■ QUÉ TRABAJAR:
- A) Extrae del editorial el fragmento que empieza en "Editorial La Jornada" y termina en "las siguientes décadas.".
- B) Por favor, traduce al inglés esta oración del editorial: "Ayer se cumplieron 47 años del golpe de Estado que derrocó y llevó a la muerte del presidente Salvador Allende, destruyó a la democracia chilena de forma tan demoledora que sus efectos se sienten hasta hoy, e instauró la más sanguinaria dictadura que ese país haya padecido en su historia."
- C) Indica si cada afirmación coincide con el editorial. Responde sí o no y cita las palabras del editorial que lo deciden.
(i) El golpe de Estado ocurrió el 11 de septiembre de 1973.
(ii) La derecha chilena se opuso a Pinochet y a sus secuaces.
(iii) El intento de construir el socialismo se hizo mediante una revolución armada.

■ FRAGMENTO PARA LEER:
◆ ◆ ◆ ◆ ◆ ◆ ◆
Editorial La Jornada
Ayer se cumplieron 47 años del
golpe de Estado que derrocó y llevó a la muerte del presidente Salvador
Allende, destruyó a la democracia chilena de forma tan demoledora que
sus efectos se sienten hasta hoy, e instauró la más sanguinaria
dictadura que ese país haya padecido en su historia. Aquel 11 de
septiembre de 1973, Augusto Pinochet y sus secuaces, respaldados por el
conjunto de la derecha chilena y por la Casa Blanca de Richard Nixon, no
sólo pusieron fin a un intento inédito de construcción del socialismo
por la vía de las urnas y la institucionalidad democrática, sino que
inauguraron un nefasto ciclo de dictaduras que asolaron a la mayor parte
de América Latina durante las siguientes décadas.
◆ ◆ ◆ ◆ ◆ ◆ ◆
[Entradas de datos almacenadas]

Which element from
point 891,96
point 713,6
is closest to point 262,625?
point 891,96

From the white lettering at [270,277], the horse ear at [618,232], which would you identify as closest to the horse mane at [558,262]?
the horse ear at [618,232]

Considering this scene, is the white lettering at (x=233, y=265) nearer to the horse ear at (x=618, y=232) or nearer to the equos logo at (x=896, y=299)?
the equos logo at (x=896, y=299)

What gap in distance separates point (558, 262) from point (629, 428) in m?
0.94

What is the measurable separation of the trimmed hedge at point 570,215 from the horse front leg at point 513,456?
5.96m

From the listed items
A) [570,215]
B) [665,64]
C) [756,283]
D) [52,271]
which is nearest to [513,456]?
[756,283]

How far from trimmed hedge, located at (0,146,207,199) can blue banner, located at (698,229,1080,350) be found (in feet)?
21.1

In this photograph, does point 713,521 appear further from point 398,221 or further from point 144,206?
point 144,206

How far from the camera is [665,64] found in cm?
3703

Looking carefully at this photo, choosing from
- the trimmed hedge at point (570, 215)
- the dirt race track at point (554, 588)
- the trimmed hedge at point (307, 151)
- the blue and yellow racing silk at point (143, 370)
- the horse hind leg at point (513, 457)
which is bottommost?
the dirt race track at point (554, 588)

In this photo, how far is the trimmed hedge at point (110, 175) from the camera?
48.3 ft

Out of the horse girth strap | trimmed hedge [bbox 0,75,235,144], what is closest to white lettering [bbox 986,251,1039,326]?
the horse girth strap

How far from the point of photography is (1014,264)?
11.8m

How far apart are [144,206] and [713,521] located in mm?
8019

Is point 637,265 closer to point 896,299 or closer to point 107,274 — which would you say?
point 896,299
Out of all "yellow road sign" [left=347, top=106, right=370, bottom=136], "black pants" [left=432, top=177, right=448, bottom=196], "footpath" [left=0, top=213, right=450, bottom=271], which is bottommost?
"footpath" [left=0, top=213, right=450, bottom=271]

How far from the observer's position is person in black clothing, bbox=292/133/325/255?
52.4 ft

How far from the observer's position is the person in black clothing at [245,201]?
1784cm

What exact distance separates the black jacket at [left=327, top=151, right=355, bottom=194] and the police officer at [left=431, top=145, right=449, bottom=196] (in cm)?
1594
◆ ◆ ◆ ◆ ◆ ◆ ◆
■ RESPUESTAS:
- A)
Editorial La Jornada
Ayer se cumplieron 47 años del
golpe de Estado que derrocó y llevó a la muerte del presidente Salvador
Allende, destruyó a la democracia chilena de forma tan demoledora que
sus efectos se sienten hasta hoy, e instauró la más sanguinaria
dictadura que ese país haya padecido en su historia. Aquel 11 de
septiembre de 1973, Augusto Pinochet y sus secuaces, respaldados por el
conjunto de la derecha chilena y por la Casa Blanca de Richard Nixon, no
sólo pusieron fin a un intento inédito de construcción del socialismo
por la vía de las urnas y la institucionalidad democrática, sino que
inauguraron un nefasto ciclo de dictaduras que asolaron a la mayor parte
de América Latina durante las siguientes décadas.

- B) Yesterday marked 47 years since the coup d'état that overthrew President Salvador Allende and led to his death, destroyed Chilean democracy so devastatingly that its effects are still felt today, and established the bloodiest dictatorship that country has ever suffered in its history.

- C)
(i) Sí: "Aquel 11 de septiembre de 1973".
(ii) No: "respaldados por el conjunto de la derecha chilena".
(iii) No: "por la vía de las urnas y la institucionalidad democrática".